Temporary objects are created by certain operations operations, like functional casts to class types. Temporary objects have a limited specified lifetime.
Temporary expressions are expressions that are so attributed because they are used to track whether or not an expression refers to a temporary object for the purpose of determining whether or not the lifetime of their referent is lengthened when bound by a reference. Temporary expressions are compile time entities.

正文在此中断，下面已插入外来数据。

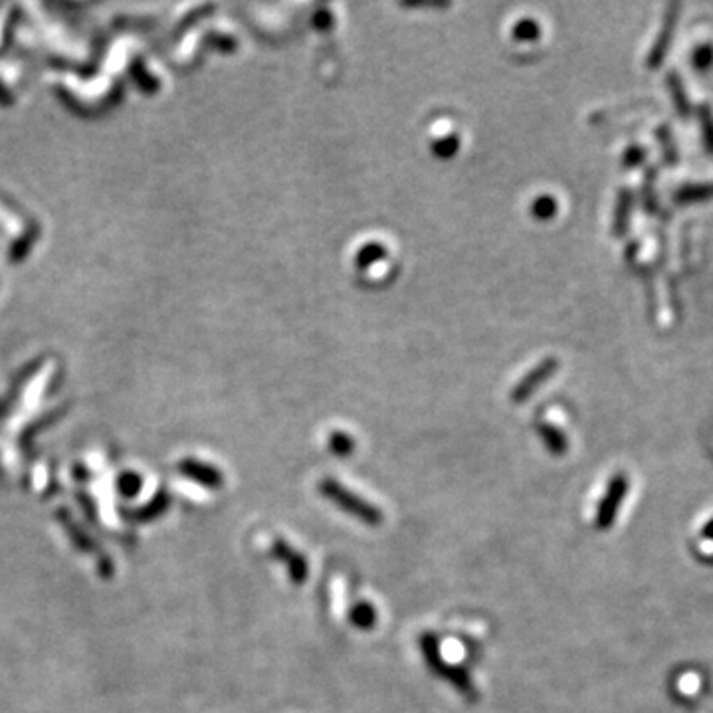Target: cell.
I'll return each mask as SVG.
<instances>
[{
  "mask_svg": "<svg viewBox=\"0 0 713 713\" xmlns=\"http://www.w3.org/2000/svg\"><path fill=\"white\" fill-rule=\"evenodd\" d=\"M418 646H420L422 658H425V662H426V668L433 672L436 678L448 682L458 693H462L466 701H470V703L477 701V698H480V692H477L470 672L462 668V666H456L444 658L442 652H440L438 638L433 632L422 634L418 640Z\"/></svg>",
  "mask_w": 713,
  "mask_h": 713,
  "instance_id": "obj_1",
  "label": "cell"
},
{
  "mask_svg": "<svg viewBox=\"0 0 713 713\" xmlns=\"http://www.w3.org/2000/svg\"><path fill=\"white\" fill-rule=\"evenodd\" d=\"M319 494L325 497L327 502L333 503L337 510H341L343 513L351 515L356 521H361L363 525H369V528H379L384 520V513L377 508V505L371 503L365 497L356 495L351 492L349 487H345L333 477H325V480L319 482Z\"/></svg>",
  "mask_w": 713,
  "mask_h": 713,
  "instance_id": "obj_2",
  "label": "cell"
},
{
  "mask_svg": "<svg viewBox=\"0 0 713 713\" xmlns=\"http://www.w3.org/2000/svg\"><path fill=\"white\" fill-rule=\"evenodd\" d=\"M557 369H559V361L555 356H547V359H543L541 363L535 365V367L513 387L511 391L513 405H523V402H528L535 395V391L541 389L543 384L551 379V374H555Z\"/></svg>",
  "mask_w": 713,
  "mask_h": 713,
  "instance_id": "obj_3",
  "label": "cell"
},
{
  "mask_svg": "<svg viewBox=\"0 0 713 713\" xmlns=\"http://www.w3.org/2000/svg\"><path fill=\"white\" fill-rule=\"evenodd\" d=\"M626 492H628L626 476L616 474L611 480V484H608L603 500L598 502L597 518H595V523L598 529H608L614 523L618 511H621V505H623Z\"/></svg>",
  "mask_w": 713,
  "mask_h": 713,
  "instance_id": "obj_4",
  "label": "cell"
},
{
  "mask_svg": "<svg viewBox=\"0 0 713 713\" xmlns=\"http://www.w3.org/2000/svg\"><path fill=\"white\" fill-rule=\"evenodd\" d=\"M274 557L284 563L286 569H288V575L289 580H292L294 585H304L307 577H309V563L305 559L304 553H299L297 549H294L289 543L286 541H276L274 543Z\"/></svg>",
  "mask_w": 713,
  "mask_h": 713,
  "instance_id": "obj_5",
  "label": "cell"
},
{
  "mask_svg": "<svg viewBox=\"0 0 713 713\" xmlns=\"http://www.w3.org/2000/svg\"><path fill=\"white\" fill-rule=\"evenodd\" d=\"M675 22H678V4H670L668 13H666V18H664V24L660 28L658 39H656L652 50L649 54V60H646L649 62V68H660V64L664 62L666 54H668V48L672 44Z\"/></svg>",
  "mask_w": 713,
  "mask_h": 713,
  "instance_id": "obj_6",
  "label": "cell"
},
{
  "mask_svg": "<svg viewBox=\"0 0 713 713\" xmlns=\"http://www.w3.org/2000/svg\"><path fill=\"white\" fill-rule=\"evenodd\" d=\"M535 430H537V434L543 440V444H545V448L549 450L553 456H563L569 450L567 434L563 433L559 426L551 425V422L541 420V422H537V426H535Z\"/></svg>",
  "mask_w": 713,
  "mask_h": 713,
  "instance_id": "obj_7",
  "label": "cell"
},
{
  "mask_svg": "<svg viewBox=\"0 0 713 713\" xmlns=\"http://www.w3.org/2000/svg\"><path fill=\"white\" fill-rule=\"evenodd\" d=\"M632 193L628 189H623L618 193L616 199V210H614V220H613V234L614 236H624L628 230V224H631V214H632Z\"/></svg>",
  "mask_w": 713,
  "mask_h": 713,
  "instance_id": "obj_8",
  "label": "cell"
},
{
  "mask_svg": "<svg viewBox=\"0 0 713 713\" xmlns=\"http://www.w3.org/2000/svg\"><path fill=\"white\" fill-rule=\"evenodd\" d=\"M379 614L377 608H374L369 600H359L355 603L349 611V623L356 628V631H371V628L377 626Z\"/></svg>",
  "mask_w": 713,
  "mask_h": 713,
  "instance_id": "obj_9",
  "label": "cell"
},
{
  "mask_svg": "<svg viewBox=\"0 0 713 713\" xmlns=\"http://www.w3.org/2000/svg\"><path fill=\"white\" fill-rule=\"evenodd\" d=\"M674 199H675V202H682V204L709 201V199H713V181L682 186V189L675 191Z\"/></svg>",
  "mask_w": 713,
  "mask_h": 713,
  "instance_id": "obj_10",
  "label": "cell"
},
{
  "mask_svg": "<svg viewBox=\"0 0 713 713\" xmlns=\"http://www.w3.org/2000/svg\"><path fill=\"white\" fill-rule=\"evenodd\" d=\"M668 88H670L672 99H674V106H675V109H678V114H680L682 117H688V116H690V111H692V107H690V99H688V96H686V90H683V83H682L680 76H678V73H675V72H670V73H668Z\"/></svg>",
  "mask_w": 713,
  "mask_h": 713,
  "instance_id": "obj_11",
  "label": "cell"
},
{
  "mask_svg": "<svg viewBox=\"0 0 713 713\" xmlns=\"http://www.w3.org/2000/svg\"><path fill=\"white\" fill-rule=\"evenodd\" d=\"M327 448L337 458H349L355 452V438L343 433V430H335L327 438Z\"/></svg>",
  "mask_w": 713,
  "mask_h": 713,
  "instance_id": "obj_12",
  "label": "cell"
},
{
  "mask_svg": "<svg viewBox=\"0 0 713 713\" xmlns=\"http://www.w3.org/2000/svg\"><path fill=\"white\" fill-rule=\"evenodd\" d=\"M531 214L539 220H549L557 214V201L549 194H543L531 204Z\"/></svg>",
  "mask_w": 713,
  "mask_h": 713,
  "instance_id": "obj_13",
  "label": "cell"
},
{
  "mask_svg": "<svg viewBox=\"0 0 713 713\" xmlns=\"http://www.w3.org/2000/svg\"><path fill=\"white\" fill-rule=\"evenodd\" d=\"M384 256H387V250H384V246H381V244H374V242L367 244V246L361 248L359 254H356V266H359L361 270L369 268L371 264L382 260Z\"/></svg>",
  "mask_w": 713,
  "mask_h": 713,
  "instance_id": "obj_14",
  "label": "cell"
},
{
  "mask_svg": "<svg viewBox=\"0 0 713 713\" xmlns=\"http://www.w3.org/2000/svg\"><path fill=\"white\" fill-rule=\"evenodd\" d=\"M698 117H700V124H701V133H703V143H706V149L709 153H713V111L709 106H703L698 107Z\"/></svg>",
  "mask_w": 713,
  "mask_h": 713,
  "instance_id": "obj_15",
  "label": "cell"
},
{
  "mask_svg": "<svg viewBox=\"0 0 713 713\" xmlns=\"http://www.w3.org/2000/svg\"><path fill=\"white\" fill-rule=\"evenodd\" d=\"M541 36V28L539 24L531 21V18H525V21H520L513 28V39L520 40V42H531V40H537Z\"/></svg>",
  "mask_w": 713,
  "mask_h": 713,
  "instance_id": "obj_16",
  "label": "cell"
},
{
  "mask_svg": "<svg viewBox=\"0 0 713 713\" xmlns=\"http://www.w3.org/2000/svg\"><path fill=\"white\" fill-rule=\"evenodd\" d=\"M692 64L700 72L709 70L713 65V44H703L696 48V52L692 54Z\"/></svg>",
  "mask_w": 713,
  "mask_h": 713,
  "instance_id": "obj_17",
  "label": "cell"
},
{
  "mask_svg": "<svg viewBox=\"0 0 713 713\" xmlns=\"http://www.w3.org/2000/svg\"><path fill=\"white\" fill-rule=\"evenodd\" d=\"M658 139H660V145L664 149V155H666V161L670 165H674L678 161V151H675V145H674V139L668 127H660L658 129Z\"/></svg>",
  "mask_w": 713,
  "mask_h": 713,
  "instance_id": "obj_18",
  "label": "cell"
},
{
  "mask_svg": "<svg viewBox=\"0 0 713 713\" xmlns=\"http://www.w3.org/2000/svg\"><path fill=\"white\" fill-rule=\"evenodd\" d=\"M433 151H434L438 157H444V159L452 157V155L458 151V139H456V137L438 139L436 143H434V147H433Z\"/></svg>",
  "mask_w": 713,
  "mask_h": 713,
  "instance_id": "obj_19",
  "label": "cell"
},
{
  "mask_svg": "<svg viewBox=\"0 0 713 713\" xmlns=\"http://www.w3.org/2000/svg\"><path fill=\"white\" fill-rule=\"evenodd\" d=\"M644 149L642 147H638V145H632V147H628L626 149V153H624V167H636V165H640L642 163V159H644Z\"/></svg>",
  "mask_w": 713,
  "mask_h": 713,
  "instance_id": "obj_20",
  "label": "cell"
}]
</instances>
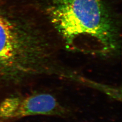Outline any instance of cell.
Instances as JSON below:
<instances>
[{"label":"cell","instance_id":"cell-2","mask_svg":"<svg viewBox=\"0 0 122 122\" xmlns=\"http://www.w3.org/2000/svg\"><path fill=\"white\" fill-rule=\"evenodd\" d=\"M29 26L0 13V80L31 73L39 62V41Z\"/></svg>","mask_w":122,"mask_h":122},{"label":"cell","instance_id":"cell-1","mask_svg":"<svg viewBox=\"0 0 122 122\" xmlns=\"http://www.w3.org/2000/svg\"><path fill=\"white\" fill-rule=\"evenodd\" d=\"M47 10L68 47L104 54L118 48V30L102 0H50Z\"/></svg>","mask_w":122,"mask_h":122},{"label":"cell","instance_id":"cell-3","mask_svg":"<svg viewBox=\"0 0 122 122\" xmlns=\"http://www.w3.org/2000/svg\"><path fill=\"white\" fill-rule=\"evenodd\" d=\"M61 110L56 99L48 94H37L24 98L12 97L0 104V122L29 115L57 114Z\"/></svg>","mask_w":122,"mask_h":122}]
</instances>
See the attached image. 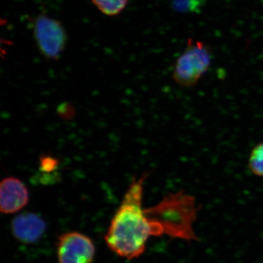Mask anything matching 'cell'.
Listing matches in <instances>:
<instances>
[{
    "label": "cell",
    "mask_w": 263,
    "mask_h": 263,
    "mask_svg": "<svg viewBox=\"0 0 263 263\" xmlns=\"http://www.w3.org/2000/svg\"><path fill=\"white\" fill-rule=\"evenodd\" d=\"M148 176L144 173L130 183L105 236L114 253L129 260L143 254L151 236L167 234L163 221L143 209V184Z\"/></svg>",
    "instance_id": "1"
},
{
    "label": "cell",
    "mask_w": 263,
    "mask_h": 263,
    "mask_svg": "<svg viewBox=\"0 0 263 263\" xmlns=\"http://www.w3.org/2000/svg\"><path fill=\"white\" fill-rule=\"evenodd\" d=\"M211 48L202 41L189 39L183 53L175 63L173 79L181 87L196 86L212 65Z\"/></svg>",
    "instance_id": "2"
},
{
    "label": "cell",
    "mask_w": 263,
    "mask_h": 263,
    "mask_svg": "<svg viewBox=\"0 0 263 263\" xmlns=\"http://www.w3.org/2000/svg\"><path fill=\"white\" fill-rule=\"evenodd\" d=\"M34 39L45 58L57 60L65 50L67 33L62 24L46 15H38L34 22Z\"/></svg>",
    "instance_id": "3"
},
{
    "label": "cell",
    "mask_w": 263,
    "mask_h": 263,
    "mask_svg": "<svg viewBox=\"0 0 263 263\" xmlns=\"http://www.w3.org/2000/svg\"><path fill=\"white\" fill-rule=\"evenodd\" d=\"M59 263H91L95 247L89 237L78 232L64 233L57 245Z\"/></svg>",
    "instance_id": "4"
},
{
    "label": "cell",
    "mask_w": 263,
    "mask_h": 263,
    "mask_svg": "<svg viewBox=\"0 0 263 263\" xmlns=\"http://www.w3.org/2000/svg\"><path fill=\"white\" fill-rule=\"evenodd\" d=\"M29 200L28 189L20 179L7 177L0 183V210L5 214L22 210Z\"/></svg>",
    "instance_id": "5"
},
{
    "label": "cell",
    "mask_w": 263,
    "mask_h": 263,
    "mask_svg": "<svg viewBox=\"0 0 263 263\" xmlns=\"http://www.w3.org/2000/svg\"><path fill=\"white\" fill-rule=\"evenodd\" d=\"M11 228L13 236L19 241L34 243L41 239L44 234L46 224L37 214L25 212L13 219Z\"/></svg>",
    "instance_id": "6"
},
{
    "label": "cell",
    "mask_w": 263,
    "mask_h": 263,
    "mask_svg": "<svg viewBox=\"0 0 263 263\" xmlns=\"http://www.w3.org/2000/svg\"><path fill=\"white\" fill-rule=\"evenodd\" d=\"M129 0H92L93 4L102 13L109 16H114L122 13Z\"/></svg>",
    "instance_id": "7"
},
{
    "label": "cell",
    "mask_w": 263,
    "mask_h": 263,
    "mask_svg": "<svg viewBox=\"0 0 263 263\" xmlns=\"http://www.w3.org/2000/svg\"><path fill=\"white\" fill-rule=\"evenodd\" d=\"M248 167L252 174L263 177V142L257 144L251 152Z\"/></svg>",
    "instance_id": "8"
},
{
    "label": "cell",
    "mask_w": 263,
    "mask_h": 263,
    "mask_svg": "<svg viewBox=\"0 0 263 263\" xmlns=\"http://www.w3.org/2000/svg\"><path fill=\"white\" fill-rule=\"evenodd\" d=\"M205 0H173L172 8L179 13H197L201 11Z\"/></svg>",
    "instance_id": "9"
}]
</instances>
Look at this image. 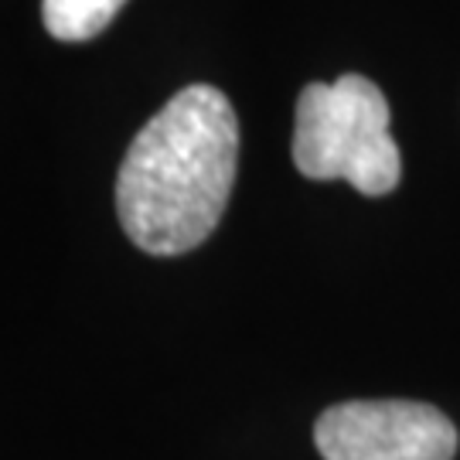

Several paragraphs refer to "temporaries", but do not explicitly specify whether they refer to temporary objects referred to by arbitrary expressions, or whether they refer only to temporary expressions. The paragraphs about RVO (paragraph 12.8p31) use "temporary" in the sense of temporary objects (they say such things like "temporary class object that has not been bound to a reference"). The paragraphs about lifetime lengthening (sub-clause 12.2) refer to both kinds of temporaries. For example, in the following, "*this" is not regarded as a temporary, even though it refers to a temporary
struct A { A() { } A &f() { return *this; } void g() { } }; // call of g() is valid: lifetime did not end prematurely // at the return statement int main () { A().f().g(); }As another example, core issue 462 handles about temporary expressions (making a comma operator expression a temporary, if the left operand was one). This appears to be very similar to the notion of "lvalue bitfields". Lvalues that track along that they refer to bitfields at translation time, so that reads from them can act accordingly and that certain reference binding scenarios can emit diagnostics.
问题中出现的第一个函数,
const std::string &f() {
const std::string &s = "hello";
static const std::string &ss = s;
return ss;
}
如果使用返回的引用,会产生未定义的行为。当第一次调用函数returns时,引用的对象不复存在。在随后的调用中 ss 是一个 悬空引用 .
标准生命周期延长段落的上下文是
C++11 §12.2/4” There are two contexts in which temporaries are destroyed at a different point than the end of the full-expression
也就是说,这都是关于临时变量的,否则这些临时变量会在生成它们的完整表达式结束时被销毁。
两个上下文之一是,除了四个明显的例外,
C+11 §12.2/5” … when a reference is bound to [such a] a temporary
在上面的代码中,由完整表达式 "hello" 生成的临时 std::string 绑定到引用 s 并且生命周期扩展到 s 的范围,这是函数体。
静态引用的后续声明和初始化ss不涉及创建临时的完整表达式。它的初始化表达式 s 不是临时的:它是对本地的引用。因此,它不在生命周期延长段落所涵盖的范围内。
但是我们如何知道那是什么意思?好吧,跟踪引用是否动态引用最初是临时的东西,对于一般情况来说是不可计算的,C++ 语言标准不涉及这种牵强附会的概念。所以很简单,真的。
恕我直言,一个更有趣的案例。正式规则是
#include <string>
#include <iostream>
using namespace std;
template< class Type >
auto temp_ref( Type&& o ) -> T& { return o; }
auto main() -> int
{
auto const& s = temp_ref( string( "uh" ) + " oh!" );
cout << s << endl;
}
我认为这里没有生命周期延长,使用引用 s 的输出语句使用的是悬空引用,结果是 UB。
而且我认为这个结论与 OP 选择的示例不同,不能仅根据标准的措辞来争论,因为(在我看来)标准的措辞有点缺陷。它无法为 引用类型 设置例外。但是,我可能是错的,如果我知道我会更新这个答案以反映新的理解。